Re: Astronomy Hobby Male dominated, Why? new [Re: astro_baby]
      #5658359 - 02/02/13 03:27 PM

Astronomy is also the first science, and everyone knows that man came first, so it's only natural that astronomy would be male-dominated. As for the nurturing and Zen aspects, there are more men doin outreach and bein lone sky-adventurers/canopy-embracers than women. Now that I think of it, given the male dominance of astronomy I honestly can't find any quarter from which a woman can even speak to the question.

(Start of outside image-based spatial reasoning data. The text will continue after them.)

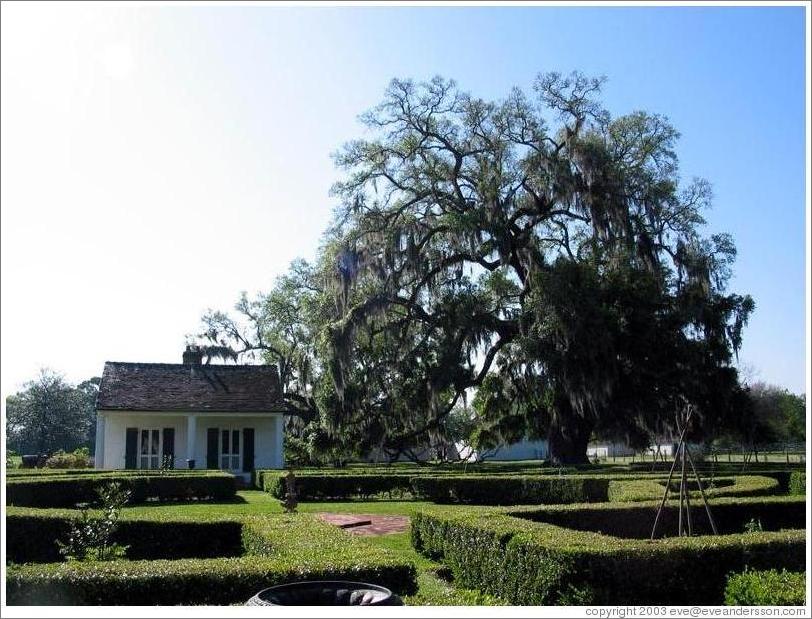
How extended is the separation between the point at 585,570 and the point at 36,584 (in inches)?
190

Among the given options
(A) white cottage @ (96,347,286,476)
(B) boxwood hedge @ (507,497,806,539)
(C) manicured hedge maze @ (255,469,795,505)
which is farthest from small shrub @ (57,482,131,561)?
(A) white cottage @ (96,347,286,476)

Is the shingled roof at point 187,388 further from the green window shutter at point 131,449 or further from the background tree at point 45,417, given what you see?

Women also aren't very logical and will often commit the fallacy from faulty generalization with things like, "Women are patient and men aren't," compounding the difficulty by only mustering an informal fallacy where a formal one is posited and by having to recruit other lesser fallacies such as, in this case, the argumentum ad populum, the definist fallacy, reification, the psychologist's fallacy, ignoratio elenchi, the Ludic fallacy and, even if it WERE true that women are more patient than men, the fallacy of cum hoc ergo propter hoc, etc., etc. But we love you anyway, enuf even to partake of the apple and die to our own superiority. Little consolation that we men are burdened with sound logic as a mere residue and consequence of A woman us[ing] her intelligence to find reasons to support her intuition.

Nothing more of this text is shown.